Fame (but I don’t want to live forever)

Occasionally in late night coffee/wine/whisky/port conversation, the question gets asked “have you ever been on tv”. I never really know how to answer this – the actual answer is yes, but describing how I’d filled a shoebox with soap and moisturizer and other girly things (which I hadn’t) for a kid in Bosnia when I was 13 on local news, or how I was on the last 6 seconds of a documentary about a friends production company, or how I was filmed on stage playing the saxophone with about 30 others for local news doesn’t really seem to be that exciting, or worth the effort. There always seems to be a more ‘proper’ way to get onto telly, like being on Supermarket Sweep or University Challenge, as various friends have done (although this is where my boring story about my Weakest Link audition becomes vaguely more interesting).

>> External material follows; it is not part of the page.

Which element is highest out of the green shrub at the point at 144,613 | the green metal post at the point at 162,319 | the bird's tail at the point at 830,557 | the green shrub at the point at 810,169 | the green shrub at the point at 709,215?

Anyway, today was the day I finally got a decent answer for the next time that conversation comes up. My friend Glynn and I were at the International Rugby Sevens tournament at Murrayfield. Much fun was had during the afternoon and to cut a long and complicated (I’m still not 100% sure how the tournament works) story short, Scotland did better than England, who beat Australia in a final that wasn’t as prestigious as the semi-final where Scotland lost to Kenya, but overall, New Zealand won pretty much everything. Which meant fireworks and much cheering and swearing from the Kiwis next to me. It really was a fun day out, with amusing music assigned to each team when they presented themselves – the Neighbours theme for Australia, the Archers theme for England, the Can-Can for France, Summer of 69 for Canada, etc.Scotland nearly score

Anyway, my point. Just before the final final (don’t ask), we spied the world cup trophy in a corner of the ground and decided to go and take pictures of it. Upon reaching it, we discovered that it was surrounded by the BBC TV presenter John Inverdale (who is a lot more orange than I was expecting), Scotland coach Frank Hadden, and ex-Scotland player, Andy Nichol, who were all currently being filmed talking about something or other. John INverdale and Frank Hadden Looking at the monitors, it turns out that they’re being filmed and broadcast live, and quite by chance, the camera pointing at Andy Nichol is also pointing at us. So I call my friend James, get him to turn on the TV, and yep, there we are. Upon instruction from James to do something interesting, I was mildly tempted to pull a moonie, but ended up just waving and talking into my mobile and like every other muppet who ends up on TV behind a presenter.

Big John Inverdale

So maybe that’s not exactly a ‘proper’ appearance according to my earlier definition, but several people I know did see me and were mildly impressed. Next time I’ll make sure I wash my hair first…



  1. great story Alasdair.
    Summer of 69 for Canada eh? Crazy and slightly embarrassing, but probably not more embarrassing than the can-can.


  2. Mate i don’t know whats more disgusting/laughable – the thought of your arse on national tv, or the thought of an England match “less prestigious” than Kenya vs Scotland. Oh, and Scotland losing to Kenya? That’s hilarious (or are they good at sevens?) Sounds like it was a fun day.